O Japão ditou o ritmo, com o Nikkei 225 ultrapassando 62.000 pela primeira vez, enquanto ações mais amplas da região também avançaram.

Mas o ânimo não era eufórico, já que o petróleo ainda se mantinha acima de $100 o barril, e os operadores mantinham um olho na próxima manchete vinda do Golfo.

Japão lidera a alta

Tóquio foi a líder clara da sessão, com o Nikkei retornando de um longo feriado e ultrapassando 62.000 pela primeira vez, em linha com um forte rali de lucros impulsionado por IA.

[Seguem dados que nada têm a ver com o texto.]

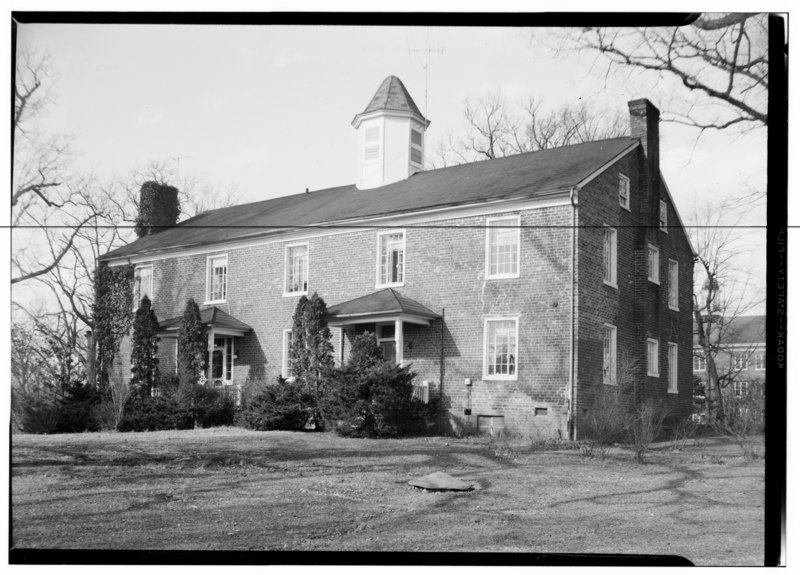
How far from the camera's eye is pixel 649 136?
10.6 meters

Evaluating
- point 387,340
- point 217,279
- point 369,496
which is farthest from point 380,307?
point 369,496

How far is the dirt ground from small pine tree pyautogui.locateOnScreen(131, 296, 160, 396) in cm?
76

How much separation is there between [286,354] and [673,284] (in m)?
5.00

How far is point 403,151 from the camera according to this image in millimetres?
12297

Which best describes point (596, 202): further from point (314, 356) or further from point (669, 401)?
point (314, 356)

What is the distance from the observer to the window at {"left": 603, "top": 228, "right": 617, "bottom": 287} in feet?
34.7

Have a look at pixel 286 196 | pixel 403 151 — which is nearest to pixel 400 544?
pixel 286 196

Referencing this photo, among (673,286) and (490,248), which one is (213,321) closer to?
(490,248)

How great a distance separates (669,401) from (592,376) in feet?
3.16

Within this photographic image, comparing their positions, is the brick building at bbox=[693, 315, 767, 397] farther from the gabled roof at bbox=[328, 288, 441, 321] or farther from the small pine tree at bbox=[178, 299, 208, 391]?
the small pine tree at bbox=[178, 299, 208, 391]

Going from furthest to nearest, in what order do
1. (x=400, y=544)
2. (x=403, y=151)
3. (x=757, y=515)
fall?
Result: (x=403, y=151)
(x=757, y=515)
(x=400, y=544)

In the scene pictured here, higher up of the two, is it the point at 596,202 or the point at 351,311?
the point at 596,202

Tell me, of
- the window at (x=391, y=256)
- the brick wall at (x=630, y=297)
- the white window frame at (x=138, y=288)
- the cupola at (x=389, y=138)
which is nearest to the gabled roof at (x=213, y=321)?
the white window frame at (x=138, y=288)

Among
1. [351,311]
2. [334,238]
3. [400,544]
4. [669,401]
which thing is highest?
[334,238]
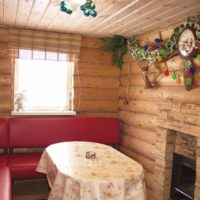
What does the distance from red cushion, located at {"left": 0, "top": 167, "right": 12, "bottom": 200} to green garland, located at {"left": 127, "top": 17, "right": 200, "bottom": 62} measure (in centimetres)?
220

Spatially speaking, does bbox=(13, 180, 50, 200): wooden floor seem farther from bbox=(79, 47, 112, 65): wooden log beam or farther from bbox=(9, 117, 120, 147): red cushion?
bbox=(79, 47, 112, 65): wooden log beam

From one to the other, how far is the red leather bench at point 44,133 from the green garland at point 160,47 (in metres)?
1.15

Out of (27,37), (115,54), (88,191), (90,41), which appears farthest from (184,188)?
(27,37)

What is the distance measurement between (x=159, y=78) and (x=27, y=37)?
200 centimetres

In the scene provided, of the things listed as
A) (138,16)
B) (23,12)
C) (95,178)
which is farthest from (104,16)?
(95,178)

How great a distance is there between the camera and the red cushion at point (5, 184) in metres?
2.20

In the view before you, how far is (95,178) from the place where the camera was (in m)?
2.03

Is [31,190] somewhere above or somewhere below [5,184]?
below

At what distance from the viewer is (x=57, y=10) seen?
2.82 metres

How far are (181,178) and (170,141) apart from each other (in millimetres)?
466

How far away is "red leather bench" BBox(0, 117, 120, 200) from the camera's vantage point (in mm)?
3537

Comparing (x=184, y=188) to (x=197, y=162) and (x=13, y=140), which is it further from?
(x=13, y=140)

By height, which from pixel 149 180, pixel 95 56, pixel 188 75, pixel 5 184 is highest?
pixel 95 56

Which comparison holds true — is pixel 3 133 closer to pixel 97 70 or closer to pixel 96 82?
pixel 96 82
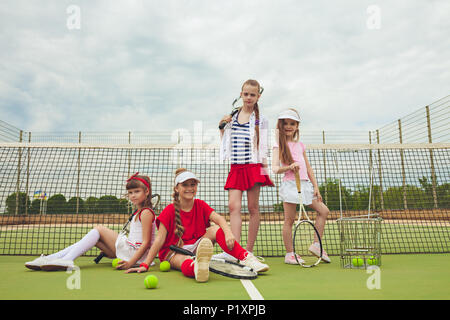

O índice de referência negociou a 62.243,88, alta de 4,6%, ressaltando a magnitude do movimento.

O Topix também avançou fortemente, enquanto o iene permaneceu em foco após recentes episódios de volatilidade.

As ações da região Ásia-Pacífico fora do Japão também atingiram novos recordes, destacando a amplitude da propagação do rali por toda a região.

No entanto, os operadores continuaram a monitorar o iene de perto, já que a volatilidade cambial permanece um sinal importante para o posicionamento de investidores globais em ativos japoneses.

Por enquanto, o mercado japonês é visto tanto como um movimento de recuperação (catch-up) quanto como a continuação da narrativa mais ampla de maior apetite por risco que elevou nomes de tecnologia e vinculados a lucros.

Compra por alívio, mas não um rali generalizado

O restante da Ásia ficou mais firme, mas os ganhos foram seletivos em vez de indiscriminados.

O Hang Seng de Hong Kong e o S&P/ASX 200 da Austrália subiram cerca de 1,5%, enquanto o Kospi da Coreia do Sul teve desempenho inferior após uma forte sequência anterior.

O Kospi caiu 0,68%, enquanto o Kosdaq, de small caps, recuou 0,56% à medida que os operadores realizavam lucros em ações de tecnologia e crescimento.

O desempenho mais fraco em Seul destacou que o rali regional ainda é seletivo e depende do posicionamento por setor, em vez de um aumento em larga escala no apetite por risco.

O índice da MSCI de ações da Ásia-Pacífico fora do Japão subiu 1%, atingindo outro recorde histórico.

Essa combinação importa, pois os investidores parecem dispostos a comprar a narrativa de desescalada, mas ainda não a tratam como uma resolução limpa e permanente.

O mercado ainda negocia com um desconto geopolítico embutido.

Petróleo, rendimentos e o próximo risco de manchete

Energia continua sendo o principal ponto de tensão do mercado.

O Brent estava em $102,29 o barril no início das negociações asiáticas e o petróleo dos EUA em $96,28, cerca de 40% acima do nível do início do conflito.

Isso é suficiente para manter as preocupações com a inflação ativas e limitar até onde as ações podem subir apenas por otimismo.

O Estreito de Ormuz permaneceu sem resolução, e os rendimentos dos Treasuries de 10 anos ainda estavam elevados em relação aos níveis pré-conflito, um lembrete de que os mercados de títulos e de petróleo continuam sinalizando cautela mesmo enquanto as ações comemoram a possibilidade de paz.